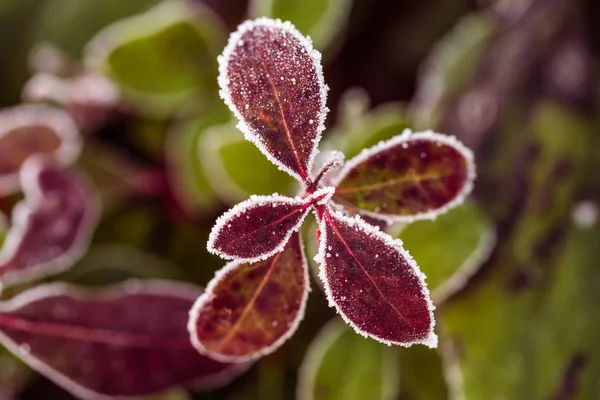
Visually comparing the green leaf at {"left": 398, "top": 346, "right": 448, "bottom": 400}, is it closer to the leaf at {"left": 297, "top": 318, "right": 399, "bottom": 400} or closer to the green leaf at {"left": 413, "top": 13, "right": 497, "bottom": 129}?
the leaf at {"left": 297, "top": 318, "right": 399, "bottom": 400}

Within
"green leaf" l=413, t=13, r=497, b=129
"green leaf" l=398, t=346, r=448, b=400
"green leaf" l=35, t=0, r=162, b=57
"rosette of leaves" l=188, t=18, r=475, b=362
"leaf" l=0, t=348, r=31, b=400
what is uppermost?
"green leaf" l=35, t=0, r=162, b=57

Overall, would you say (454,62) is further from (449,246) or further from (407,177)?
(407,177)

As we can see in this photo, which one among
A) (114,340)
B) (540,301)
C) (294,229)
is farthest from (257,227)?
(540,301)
___
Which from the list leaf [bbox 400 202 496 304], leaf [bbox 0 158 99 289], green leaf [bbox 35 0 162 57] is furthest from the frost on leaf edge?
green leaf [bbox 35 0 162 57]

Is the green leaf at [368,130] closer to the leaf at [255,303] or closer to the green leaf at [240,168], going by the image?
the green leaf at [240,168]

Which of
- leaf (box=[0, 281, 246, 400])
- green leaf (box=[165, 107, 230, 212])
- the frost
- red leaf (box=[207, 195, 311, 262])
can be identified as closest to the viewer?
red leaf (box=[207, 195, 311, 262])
___
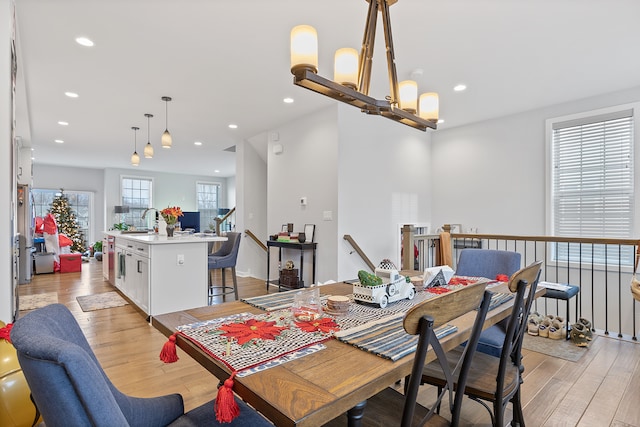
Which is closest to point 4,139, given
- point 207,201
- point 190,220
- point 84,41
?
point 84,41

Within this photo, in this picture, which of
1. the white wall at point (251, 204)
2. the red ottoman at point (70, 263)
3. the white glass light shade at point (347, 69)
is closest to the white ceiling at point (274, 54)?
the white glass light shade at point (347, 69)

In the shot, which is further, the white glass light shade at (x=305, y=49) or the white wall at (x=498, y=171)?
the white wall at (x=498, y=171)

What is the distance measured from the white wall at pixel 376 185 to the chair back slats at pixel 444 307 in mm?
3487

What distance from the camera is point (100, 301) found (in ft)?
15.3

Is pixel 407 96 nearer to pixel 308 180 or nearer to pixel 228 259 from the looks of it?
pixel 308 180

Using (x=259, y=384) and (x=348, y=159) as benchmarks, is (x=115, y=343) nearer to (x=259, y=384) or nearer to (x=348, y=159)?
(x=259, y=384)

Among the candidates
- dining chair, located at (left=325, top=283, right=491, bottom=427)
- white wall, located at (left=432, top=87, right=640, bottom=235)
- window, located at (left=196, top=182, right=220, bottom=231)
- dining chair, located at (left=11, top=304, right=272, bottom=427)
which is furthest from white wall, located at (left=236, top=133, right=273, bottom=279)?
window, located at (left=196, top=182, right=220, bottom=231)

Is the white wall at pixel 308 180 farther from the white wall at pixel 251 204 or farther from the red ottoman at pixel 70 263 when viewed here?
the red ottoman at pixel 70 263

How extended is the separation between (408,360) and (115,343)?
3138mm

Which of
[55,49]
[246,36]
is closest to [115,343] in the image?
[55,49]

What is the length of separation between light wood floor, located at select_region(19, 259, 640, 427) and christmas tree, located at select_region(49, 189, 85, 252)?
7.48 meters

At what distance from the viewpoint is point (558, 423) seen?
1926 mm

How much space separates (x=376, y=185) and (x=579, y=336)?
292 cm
___
PROBLEM TO WORK ON:
Copy out every line in the items above that contains the string "ottoman".

TASK ANSWER:
2. the red ottoman at point (70, 263)
Is the white wall at pixel 308 180 farther from the white wall at pixel 251 204 or farther from the red ottoman at pixel 70 263 when viewed here?
the red ottoman at pixel 70 263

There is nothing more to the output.